Extracted data entries:

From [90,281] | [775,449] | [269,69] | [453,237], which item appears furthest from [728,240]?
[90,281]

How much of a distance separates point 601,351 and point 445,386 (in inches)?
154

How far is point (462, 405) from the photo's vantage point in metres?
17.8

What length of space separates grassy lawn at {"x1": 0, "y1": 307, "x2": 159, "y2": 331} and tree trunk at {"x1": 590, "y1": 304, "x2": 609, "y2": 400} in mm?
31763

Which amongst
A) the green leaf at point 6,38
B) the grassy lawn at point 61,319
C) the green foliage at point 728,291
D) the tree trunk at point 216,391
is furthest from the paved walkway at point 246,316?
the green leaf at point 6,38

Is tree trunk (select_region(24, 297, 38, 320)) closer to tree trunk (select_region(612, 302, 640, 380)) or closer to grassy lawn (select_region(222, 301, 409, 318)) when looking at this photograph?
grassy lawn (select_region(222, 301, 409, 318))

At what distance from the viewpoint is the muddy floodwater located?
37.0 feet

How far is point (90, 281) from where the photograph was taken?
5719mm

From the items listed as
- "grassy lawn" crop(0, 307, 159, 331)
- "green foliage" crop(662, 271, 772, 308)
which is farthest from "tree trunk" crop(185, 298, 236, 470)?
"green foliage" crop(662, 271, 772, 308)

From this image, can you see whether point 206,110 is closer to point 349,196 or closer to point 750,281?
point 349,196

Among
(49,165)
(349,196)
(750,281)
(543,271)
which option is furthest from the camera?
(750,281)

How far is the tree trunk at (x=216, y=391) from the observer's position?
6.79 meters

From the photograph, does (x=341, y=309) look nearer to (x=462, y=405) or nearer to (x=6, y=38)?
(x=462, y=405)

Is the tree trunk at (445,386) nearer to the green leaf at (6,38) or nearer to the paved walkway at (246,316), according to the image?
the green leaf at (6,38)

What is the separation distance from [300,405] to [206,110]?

#### What to produce:
Reproduce all of the data above verbatim, line for line.

#### Worked answer:
From [90,281] | [775,449] | [269,69] | [453,237], which item appears furthest from [728,240]?
[90,281]

How much of a distance separates point 601,351 and point 445,386 (in inches)?
154

How far is point (462, 405) from the photo's vantage point in metres?
17.8

What length of space separates grassy lawn at {"x1": 0, "y1": 307, "x2": 159, "y2": 331} and tree trunk at {"x1": 590, "y1": 304, "x2": 609, "y2": 400} in mm?
31763

Which amongst
A) the green leaf at point 6,38
B) the grassy lawn at point 61,319
C) the green foliage at point 728,291
D) the tree trunk at point 216,391
is furthest from the paved walkway at point 246,316?
the green leaf at point 6,38

Is tree trunk (select_region(24, 297, 38, 320)) closer to tree trunk (select_region(612, 302, 640, 380)) or closer to grassy lawn (select_region(222, 301, 409, 318)) when looking at this photograph?
grassy lawn (select_region(222, 301, 409, 318))

At what distance from the viewpoint is the muddy floodwater located?
37.0 feet

How far is point (90, 281) from where the photograph was taken?
5719mm

From the items listed as
- "grassy lawn" crop(0, 307, 159, 331)
- "green foliage" crop(662, 271, 772, 308)
which is farthest from "tree trunk" crop(185, 298, 236, 470)?
"green foliage" crop(662, 271, 772, 308)

From this image, can you see whether point 206,110 is closer to point 349,196 or closer to point 750,281?
point 349,196

Among
(49,165)
(349,196)
(750,281)
(543,271)
which option is furthest from the camera?
(750,281)

How far is the tree trunk at (x=216, y=391) from the observer's position?
6.79 meters

From the photograph, does (x=341, y=309) look nearer to (x=462, y=405) or nearer to (x=6, y=38)?
(x=462, y=405)

Is the tree trunk at (445,386) nearer to the green leaf at (6,38) or nearer to the paved walkway at (246,316), according to the image?
the green leaf at (6,38)

What is the separation distance from [300,405] to [206,110]?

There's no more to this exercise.